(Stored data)
☆ ☆ ☆ ☆ ☆ ☆ ☆

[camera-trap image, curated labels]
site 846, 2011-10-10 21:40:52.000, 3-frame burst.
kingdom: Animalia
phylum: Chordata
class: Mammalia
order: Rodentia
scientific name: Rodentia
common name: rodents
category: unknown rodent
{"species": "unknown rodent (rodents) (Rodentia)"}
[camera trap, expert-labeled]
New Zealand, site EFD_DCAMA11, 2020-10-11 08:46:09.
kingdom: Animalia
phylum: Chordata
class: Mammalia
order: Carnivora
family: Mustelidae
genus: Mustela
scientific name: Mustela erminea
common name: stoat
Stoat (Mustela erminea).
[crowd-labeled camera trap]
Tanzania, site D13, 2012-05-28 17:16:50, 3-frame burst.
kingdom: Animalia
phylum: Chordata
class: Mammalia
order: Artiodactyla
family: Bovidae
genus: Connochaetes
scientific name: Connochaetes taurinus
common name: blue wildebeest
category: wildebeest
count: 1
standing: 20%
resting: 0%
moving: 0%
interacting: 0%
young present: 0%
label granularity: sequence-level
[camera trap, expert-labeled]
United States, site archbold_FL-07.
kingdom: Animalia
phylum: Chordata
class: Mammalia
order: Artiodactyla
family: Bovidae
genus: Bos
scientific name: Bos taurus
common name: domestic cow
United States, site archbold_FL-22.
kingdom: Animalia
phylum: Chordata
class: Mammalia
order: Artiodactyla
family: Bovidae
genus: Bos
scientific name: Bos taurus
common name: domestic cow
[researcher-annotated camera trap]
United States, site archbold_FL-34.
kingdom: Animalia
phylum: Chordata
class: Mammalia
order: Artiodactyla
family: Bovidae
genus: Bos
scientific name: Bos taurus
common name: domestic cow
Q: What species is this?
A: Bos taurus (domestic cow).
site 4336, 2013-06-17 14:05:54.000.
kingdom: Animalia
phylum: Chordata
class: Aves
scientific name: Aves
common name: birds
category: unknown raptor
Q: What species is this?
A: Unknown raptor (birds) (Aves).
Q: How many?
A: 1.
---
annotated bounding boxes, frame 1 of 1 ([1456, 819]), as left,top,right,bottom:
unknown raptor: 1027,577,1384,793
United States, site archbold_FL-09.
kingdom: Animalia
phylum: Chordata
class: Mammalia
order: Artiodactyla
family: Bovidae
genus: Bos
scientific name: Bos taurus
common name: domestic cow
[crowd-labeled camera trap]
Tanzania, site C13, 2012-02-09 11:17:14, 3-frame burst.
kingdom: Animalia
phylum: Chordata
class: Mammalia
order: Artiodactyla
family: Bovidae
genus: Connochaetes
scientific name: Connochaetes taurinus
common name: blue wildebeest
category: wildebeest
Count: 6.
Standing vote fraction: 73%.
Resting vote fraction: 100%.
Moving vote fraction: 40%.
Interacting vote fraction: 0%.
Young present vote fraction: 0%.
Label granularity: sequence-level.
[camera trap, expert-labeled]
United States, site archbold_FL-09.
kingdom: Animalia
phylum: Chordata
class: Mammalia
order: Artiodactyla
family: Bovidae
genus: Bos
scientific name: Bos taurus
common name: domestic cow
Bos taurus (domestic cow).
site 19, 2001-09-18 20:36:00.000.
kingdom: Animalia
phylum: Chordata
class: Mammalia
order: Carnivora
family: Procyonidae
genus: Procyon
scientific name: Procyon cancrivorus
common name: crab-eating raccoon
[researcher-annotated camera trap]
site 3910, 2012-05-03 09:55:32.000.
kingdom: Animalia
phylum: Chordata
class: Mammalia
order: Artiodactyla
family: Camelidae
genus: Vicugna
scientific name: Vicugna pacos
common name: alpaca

☆ ☆ ☆ ☆ ☆ ☆ ☆

• **TRY IT**
All of the data, from the first line to the last, should be written out exactly.

• **OUTPUT BELOW**
[camera-trap image, curated labels]
site 846, 2011-10-10 21:40:52.000, 3-frame burst.
kingdom: Animalia
phylum: Chordata
class: Mammalia
order: Rodentia
scientific name: Rodentia
common name: rodents
category: unknown rodent
{"species": "unknown rodent (rodents) (Rodentia)"}
[camera trap, expert-labeled]
New Zealand, site EFD_DCAMA11, 2020-10-11 08:46:09.
kingdom: Animalia
phylum: Chordata
class: Mammalia
order: Carnivora
family: Mustelidae
genus: Mustela
scientific name: Mustela erminea
common name: stoat
Stoat (Mustela erminea).
[crowd-labeled camera trap]
Tanzania, site D13, 2012-05-28 17:16:50, 3-frame burst.
kingdom: Animalia
phylum: Chordata
class: Mammalia
order: Artiodactyla
family: Bovidae
genus: Connochaetes
scientific name: Connochaetes taurinus
common name: blue wildebeest
category: wildebeest
count: 1
standing: 20%
resting: 0%
moving: 0%
interacting: 0%
young present: 0%
label granularity: sequence-level
[camera trap, expert-labeled]
United States, site archbold_FL-07.
kingdom: Animalia
phylum: Chordata
class: Mammalia
order: Artiodactyla
family: Bovidae
genus: Bos
scientific name: Bos taurus
common name: domestic cow
United States, site archbold_FL-22.
kingdom: Animalia
phylum: Chordata
class: Mammalia
order: Artiodactyla
family: Bovidae
genus: Bos
scientific name: Bos taurus
common name: domestic cow
[researcher-annotated camera trap]
United States, site archbold_FL-34.
kingdom: Animalia
phylum: Chordata
class: Mammalia
order: Artiodactyla
family: Bovidae
genus: Bos
scientific name: Bos taurus
common name: domestic cow
Q: What species is this?
A: Bos taurus (domestic cow).
site 4336, 2013-06-17 14:05:54.000.
kingdom: Animalia
phylum: Chordata
class: Aves
scientific name: Aves
common name: birds
category: unknown raptor
Q: What species is this?
A: Unknown raptor (birds) (Aves).
Q: How many?
A: 1.
---
annotated bounding boxes, frame 1 of 1 ([1456, 819]), as left,top,right,bottom:
unknown raptor: 1027,577,1384,793
United States, site archbold_FL-09.
kingdom: Animalia
phylum: Chordata
class: Mammalia
order: Artiodactyla
family: Bovidae
genus: Bos
scientific name: Bos taurus
common name: domestic cow
[crowd-labeled camera trap]
Tanzania, site C13, 2012-02-09 11:17:14, 3-frame burst.
kingdom: Animalia
phylum: Chordata
class: Mammalia
order: Artiodactyla
family: Bovidae
genus: Connochaetes
scientific name: Connochaetes taurinus
common name: blue wildebeest
category: wildebeest
Count: 6.
Standing vote fraction: 73%.
Resting vote fraction: 100%.
Moving vote fraction: 40%.
Interacting vote fraction: 0%.
Young present vote fraction: 0%.
Label granularity: sequence-level.
[camera trap, expert-labeled]
United States, site archbold_FL-09.
kingdom: Animalia
phylum: Chordata
class: Mammalia
order: Artiodactyla
family: Bovidae
genus: Bos
scientific name: Bos taurus
common name: domestic cow
Bos taurus (domestic cow).
site 19, 2001-09-18 20:36:00.000.
kingdom: Animalia
phylum: Chordata
class: Mammalia
order: Carnivora
family: Procyonidae
genus: Procyon
scientific name: Procyon cancrivorus
common name: crab-eating raccoon
[researcher-annotated camera trap]
site 3910, 2012-05-03 09:55:32.000.
kingdom: Animalia
phylum: Chordata
class: Mammalia
order: Artiodactyla
family: Camelidae
genus: Vicugna
scientific name: Vicugna pacos
common name: alpaca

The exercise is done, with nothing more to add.